Again, here's the policy. So, again...repeating a very important-- 'upon acceptance for publication'-- again, because you don't want to lose track of that manuscript. The 12 months doesn't mean you have 12 months to deposit, it means--and we'll see what that means--what that means is embargoing it. We're gonna see what an embargo means.
If it you just received notification that it's going to be published, you need to embargo release of it for 12 months. You need to let the journal have the first bite of the apple to get the full-text out there. I'll show you what this looks like when you deposit something into the system. Again, here are the steps: peer reviewed, accepted for, here's the date, and arising from some NIH funding. And those...researchers that are at NIH, for example the National Cancer Institute, and they publish something, they also need to comply, and they need to follow the same steps as the person out there that's not at NIH. Again, talking about copyright. Again, you can write this in your copyright agreement before you sign it, if there's nothing there indicating that you check it for saying it was NIH funded.

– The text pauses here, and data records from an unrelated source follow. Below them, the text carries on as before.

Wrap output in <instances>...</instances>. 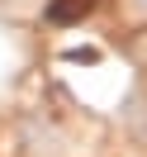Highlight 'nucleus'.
I'll list each match as a JSON object with an SVG mask.
<instances>
[{
    "label": "nucleus",
    "instance_id": "1",
    "mask_svg": "<svg viewBox=\"0 0 147 157\" xmlns=\"http://www.w3.org/2000/svg\"><path fill=\"white\" fill-rule=\"evenodd\" d=\"M90 10V0H57V5H52V19H57V24H67V19H76V14H86Z\"/></svg>",
    "mask_w": 147,
    "mask_h": 157
}]
</instances>
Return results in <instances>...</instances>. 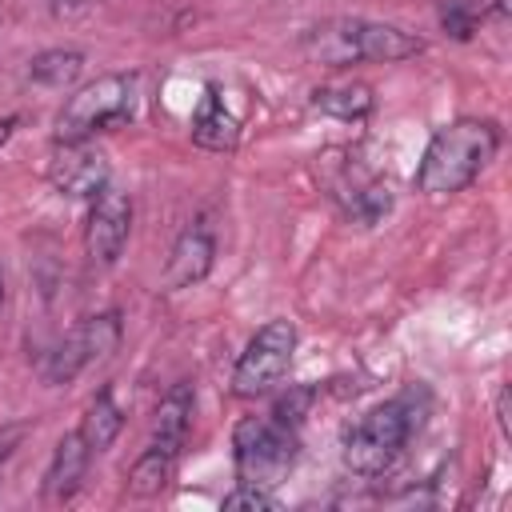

So, what do you have to consider? Number 1, what's the submission system you're going to use. What version of the paper that you will make available in PubMed Central. Remember, you cannot click on like the MGet It Button and download the PDF. That cannot be deposited. So remember that. Even if you're supporting someone and they say, 'Well here it is, here's the PDF.' You need to come back to them, or else give a link to the public access policy saying, 'That belongs to the journal.' Once you sign that copyright agreement--the author signs it--it belongs to the journal, including the page proofs. So don't try to deposit page proofs. Usually across it will say 'Destroy after.' So you can't deposit that.
So you submit the paper, then there needs to be approval of the--what is deposited into the NIHMS system. Until that approval is given, a PubMed Central ID will not be assigned.